This is the simple version of my code.
for i in range(len(holdList)):
foundTerm = re.findall(r"\b" + self._searchTerm +
r"\b", holdList[i][5], flags=re.IGNORECASE)
# count the occurrence
storyLen = len(foundTerm)
holdList[i] += (storyLen,)
if foundTerm:
# Stores each found word as a list of strings
# etc
holdList[i] += (self.sentences_to_quote(holdList[i][5]), )
During the loop(the last line) I call upon a different method to look through each sentence and it returns that sentence that has the word. The holdList is a tuple from a MySQL query.
def sentences_to_quote(self, chapter):
"""
Seperates the chapter into sentences
Returns the first occurrence of the word in the sentence
"""
# Seperate the chapters into sentences
searchSentences = sent_tokenize.tokenize(chapter, realign_boundaries=True)
findIt = r"\b" + self._searchTerm + r"\b"
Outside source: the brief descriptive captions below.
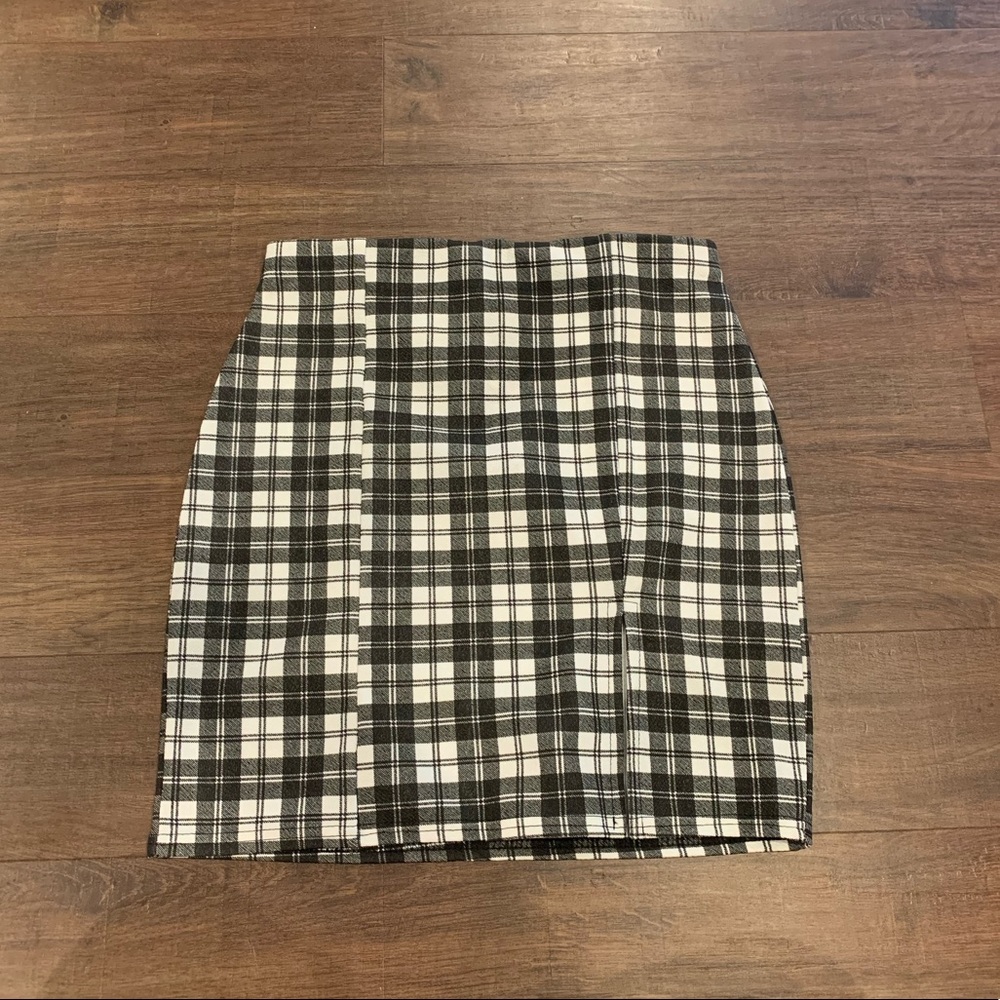 BOOHOO skirt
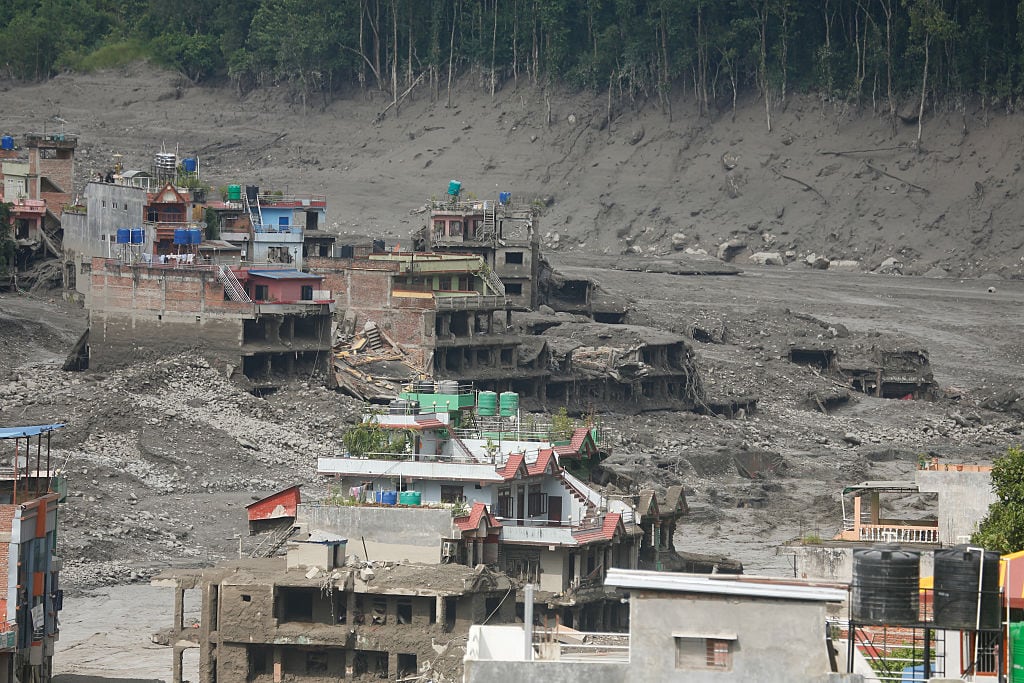 Avalancha entre Nepal y Tíbet. (Sanjit Pariyar / NurPhoto via Getty Images)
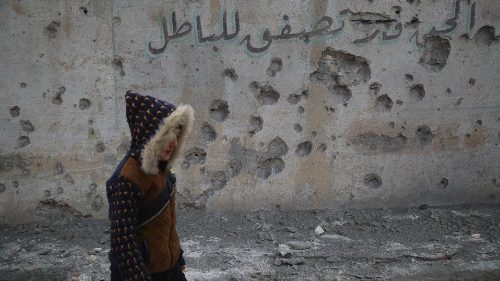 O mundo está deixando povo sírio morrer, alerta arcebispo de Homs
for word in searchSentences:
regex = (re.sub(findIt,
"**" + self._searchTerm.upper() + "**",
word, flags=re.IGNORECASE))
if regex != word:
return regex
What can I do to speed this up? Is there anything I can do? The program is going through 10MB of text. Through profiling I found these two areas to be the bottleneck. I hope I provided enough info to make it clear.